Magic continuum in twisted bilayer WSe2

TL;DR

This study reports the discovery of correlated insulating and superconducting states in twisted bilayer WSe2 across a continuum of twist angles, demonstrating tunable quantum phases in a semiconducting TMD system.

Contribution

It provides the first experimental observation of correlated phenomena over a broad range of twist angles in twisted bilayer WSe2, expanding the understanding of flat band physics beyond graphene.

Findings

Correlated insulator observed at half band filling.

Superconductivity evidenced near 5.1 degrees twist angle.

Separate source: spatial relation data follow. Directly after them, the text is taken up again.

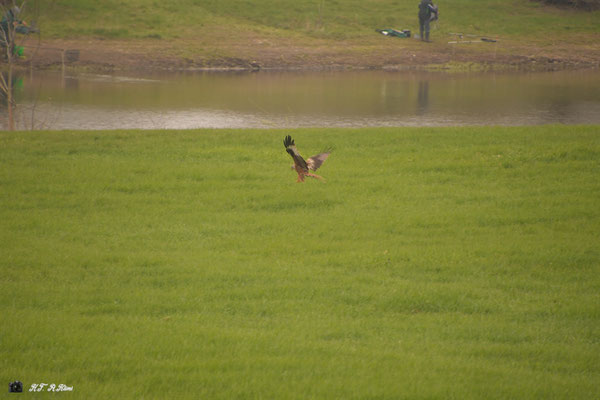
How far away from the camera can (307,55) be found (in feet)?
124

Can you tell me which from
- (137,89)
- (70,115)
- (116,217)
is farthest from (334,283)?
(137,89)

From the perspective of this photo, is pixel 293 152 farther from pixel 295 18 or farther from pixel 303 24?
pixel 295 18

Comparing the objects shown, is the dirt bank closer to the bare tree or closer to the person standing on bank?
the person standing on bank

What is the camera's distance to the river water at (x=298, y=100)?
1998 cm

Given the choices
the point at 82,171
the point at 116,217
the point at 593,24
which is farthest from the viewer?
the point at 593,24

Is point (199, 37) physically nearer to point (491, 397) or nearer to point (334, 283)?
point (334, 283)

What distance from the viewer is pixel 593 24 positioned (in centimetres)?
4794

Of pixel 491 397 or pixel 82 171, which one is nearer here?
pixel 491 397

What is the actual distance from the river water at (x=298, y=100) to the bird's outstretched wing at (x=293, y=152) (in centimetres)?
865

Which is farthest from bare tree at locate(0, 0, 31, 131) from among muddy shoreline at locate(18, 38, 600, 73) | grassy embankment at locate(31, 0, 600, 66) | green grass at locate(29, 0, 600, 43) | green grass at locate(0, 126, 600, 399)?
green grass at locate(29, 0, 600, 43)

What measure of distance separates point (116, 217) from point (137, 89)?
18.5 meters

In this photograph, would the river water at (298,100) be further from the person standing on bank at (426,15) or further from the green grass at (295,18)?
the person standing on bank at (426,15)

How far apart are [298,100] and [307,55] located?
549 inches

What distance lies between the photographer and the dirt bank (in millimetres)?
34188
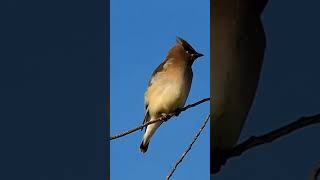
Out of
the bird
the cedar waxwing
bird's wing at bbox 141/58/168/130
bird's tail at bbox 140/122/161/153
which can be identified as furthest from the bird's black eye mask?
the cedar waxwing

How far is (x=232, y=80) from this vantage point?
2.46 feet

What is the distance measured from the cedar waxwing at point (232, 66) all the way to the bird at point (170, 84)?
810 millimetres

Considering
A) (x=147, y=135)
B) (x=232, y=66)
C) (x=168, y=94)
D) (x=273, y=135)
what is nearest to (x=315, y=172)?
(x=273, y=135)

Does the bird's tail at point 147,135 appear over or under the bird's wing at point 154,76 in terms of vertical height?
under

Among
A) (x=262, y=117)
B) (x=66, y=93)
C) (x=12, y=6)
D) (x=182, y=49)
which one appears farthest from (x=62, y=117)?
(x=182, y=49)

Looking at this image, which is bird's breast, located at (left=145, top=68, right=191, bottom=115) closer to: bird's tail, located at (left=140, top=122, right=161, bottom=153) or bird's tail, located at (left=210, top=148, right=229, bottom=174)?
bird's tail, located at (left=140, top=122, right=161, bottom=153)

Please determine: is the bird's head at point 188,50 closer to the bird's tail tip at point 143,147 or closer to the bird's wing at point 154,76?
the bird's wing at point 154,76

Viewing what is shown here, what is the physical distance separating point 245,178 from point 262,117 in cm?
8

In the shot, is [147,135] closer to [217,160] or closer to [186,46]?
[186,46]

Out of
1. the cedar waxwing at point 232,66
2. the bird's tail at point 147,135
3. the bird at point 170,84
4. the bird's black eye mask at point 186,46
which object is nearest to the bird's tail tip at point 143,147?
the bird's tail at point 147,135

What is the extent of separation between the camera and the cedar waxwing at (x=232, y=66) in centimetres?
74

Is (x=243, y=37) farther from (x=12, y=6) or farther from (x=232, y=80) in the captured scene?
(x=12, y=6)

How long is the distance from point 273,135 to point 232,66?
0.11 metres

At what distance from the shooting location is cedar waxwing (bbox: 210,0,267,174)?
74cm
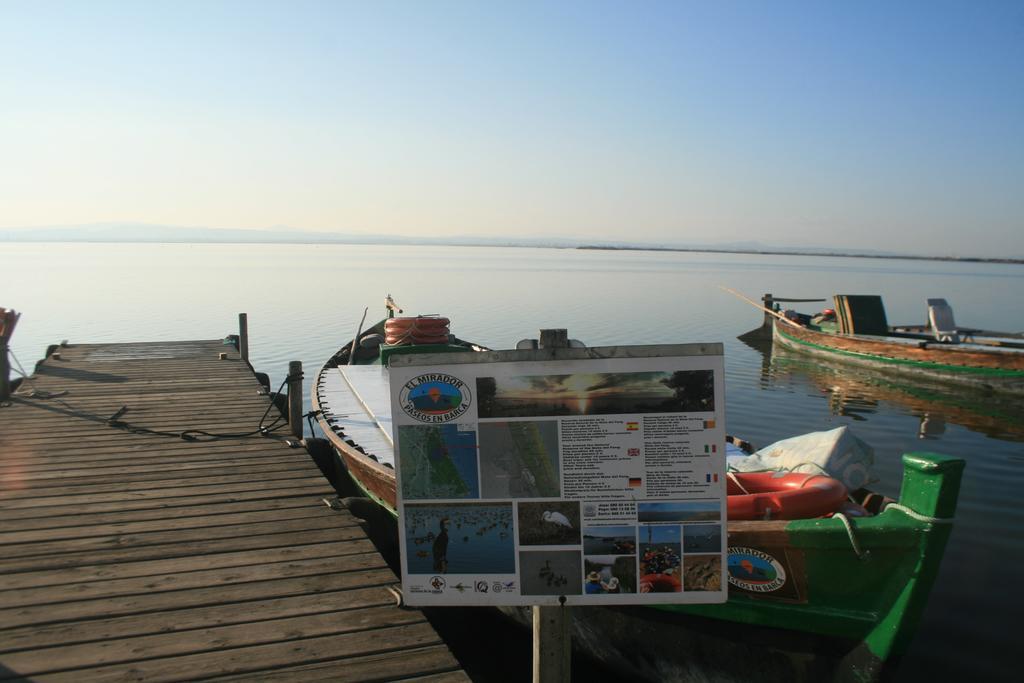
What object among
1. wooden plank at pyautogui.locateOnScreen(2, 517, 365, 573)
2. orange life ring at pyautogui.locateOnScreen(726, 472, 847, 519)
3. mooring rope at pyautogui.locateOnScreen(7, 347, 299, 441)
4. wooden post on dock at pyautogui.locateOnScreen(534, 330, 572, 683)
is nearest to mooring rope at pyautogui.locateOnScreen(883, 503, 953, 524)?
orange life ring at pyautogui.locateOnScreen(726, 472, 847, 519)

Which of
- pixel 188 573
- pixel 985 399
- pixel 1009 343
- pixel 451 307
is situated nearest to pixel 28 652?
pixel 188 573

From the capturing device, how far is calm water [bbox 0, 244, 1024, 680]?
855cm

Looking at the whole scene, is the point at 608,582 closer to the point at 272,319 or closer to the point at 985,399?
the point at 985,399

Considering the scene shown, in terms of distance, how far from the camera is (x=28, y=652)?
14.5 ft

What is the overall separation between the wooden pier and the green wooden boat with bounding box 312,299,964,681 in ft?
6.92

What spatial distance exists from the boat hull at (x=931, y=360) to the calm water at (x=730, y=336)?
60 cm

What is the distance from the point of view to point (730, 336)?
34.3 m

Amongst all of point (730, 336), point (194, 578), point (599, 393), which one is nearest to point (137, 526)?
point (194, 578)

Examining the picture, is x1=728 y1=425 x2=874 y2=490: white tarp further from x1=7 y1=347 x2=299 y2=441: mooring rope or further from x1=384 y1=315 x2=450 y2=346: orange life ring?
x1=384 y1=315 x2=450 y2=346: orange life ring

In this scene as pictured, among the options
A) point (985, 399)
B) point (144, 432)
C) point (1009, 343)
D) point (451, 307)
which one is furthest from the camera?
point (451, 307)

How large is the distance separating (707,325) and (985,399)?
18892 mm

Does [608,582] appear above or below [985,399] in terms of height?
above

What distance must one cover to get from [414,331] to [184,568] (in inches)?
302

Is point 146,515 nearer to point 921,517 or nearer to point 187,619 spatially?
point 187,619
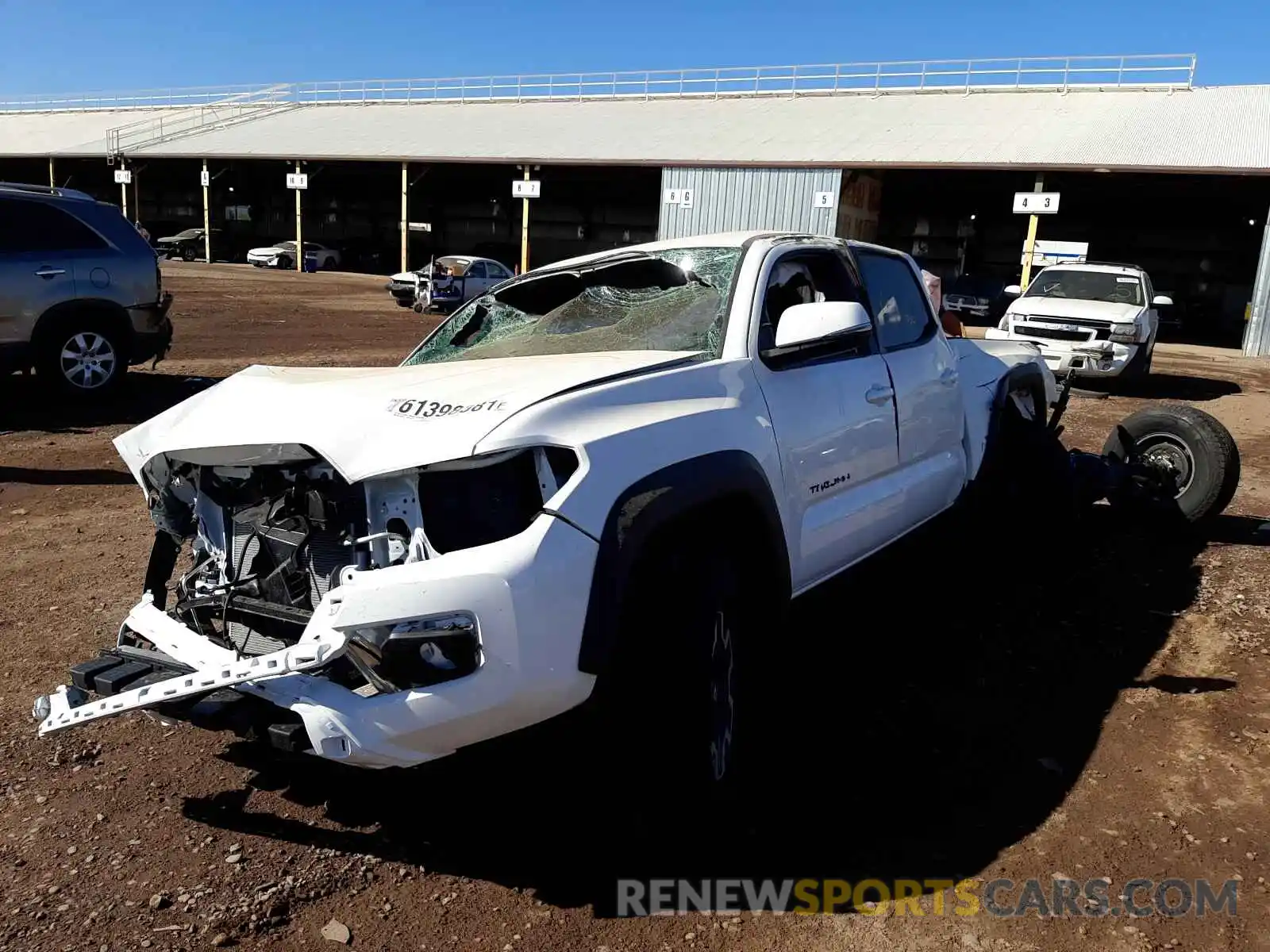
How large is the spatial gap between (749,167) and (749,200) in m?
0.95

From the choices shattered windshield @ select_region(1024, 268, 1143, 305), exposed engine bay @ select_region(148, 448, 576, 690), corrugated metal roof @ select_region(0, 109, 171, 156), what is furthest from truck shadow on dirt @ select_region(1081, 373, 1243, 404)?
corrugated metal roof @ select_region(0, 109, 171, 156)

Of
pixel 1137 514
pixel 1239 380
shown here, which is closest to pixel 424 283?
pixel 1239 380

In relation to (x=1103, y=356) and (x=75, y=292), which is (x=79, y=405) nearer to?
(x=75, y=292)

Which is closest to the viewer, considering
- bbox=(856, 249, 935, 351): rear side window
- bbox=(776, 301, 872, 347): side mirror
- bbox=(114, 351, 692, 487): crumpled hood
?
bbox=(114, 351, 692, 487): crumpled hood

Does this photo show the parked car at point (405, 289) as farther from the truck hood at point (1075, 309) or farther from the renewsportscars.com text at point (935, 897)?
the renewsportscars.com text at point (935, 897)

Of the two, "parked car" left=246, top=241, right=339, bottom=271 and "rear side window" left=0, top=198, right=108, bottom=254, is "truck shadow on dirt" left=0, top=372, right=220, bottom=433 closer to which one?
"rear side window" left=0, top=198, right=108, bottom=254

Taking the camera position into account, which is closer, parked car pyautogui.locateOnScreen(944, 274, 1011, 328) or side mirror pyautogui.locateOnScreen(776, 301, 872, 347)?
side mirror pyautogui.locateOnScreen(776, 301, 872, 347)

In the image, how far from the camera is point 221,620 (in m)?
3.19

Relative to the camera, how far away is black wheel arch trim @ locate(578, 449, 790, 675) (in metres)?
2.69

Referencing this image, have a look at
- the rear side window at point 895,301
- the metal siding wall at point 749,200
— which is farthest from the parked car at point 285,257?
the rear side window at point 895,301

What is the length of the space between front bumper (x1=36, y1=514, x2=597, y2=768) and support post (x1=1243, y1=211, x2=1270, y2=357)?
2709 cm

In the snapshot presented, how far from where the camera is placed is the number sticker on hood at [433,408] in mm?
2867

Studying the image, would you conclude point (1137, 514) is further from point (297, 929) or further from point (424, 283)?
point (424, 283)

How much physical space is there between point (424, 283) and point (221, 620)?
25.1 metres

Insulator strength correlates with density of states at half filling.

Abstract

Emergent quantum phases driven by electronic interactions can manifest in materials with narrowly dispersing, i.e. "flat", energy bands. Recently, flat bands have been realized in a variety of graphene-based heterostructures using the tuning parameters of twist angle, layer stacking and pressure, and resulting in correlated insulator and superconducting states. Here we report the experimental observation of similar correlated phenomena in twisted bilayer tungsten diselenide (tWSe2), a semiconducting transition metal dichalcogenide (TMD). Unlike twisted bilayer graphene where the flat band appears only within a narrow range around a "magic angle", we observe correlated states over a continuum of angles, spanning 4 degree to 5.1 degree. A Mott-like insulator appears at half band filling that can be sensitively tuned with displacement field. Hall measurements supported by ab initio calculations suggest that the strength of the insulator is driven by the density of states at half filling, consistent with a 2D Hubbard model in a regime of moderate interactions. At 5.1 degree twist, we observe evidence of superconductivity upon doping away from half filling, reaching zero resistivity around 3 K. Our results establish twisted bilayer TMDs as a model system to study interaction-driven phenomena in flat bands with dynamically tunable interactions.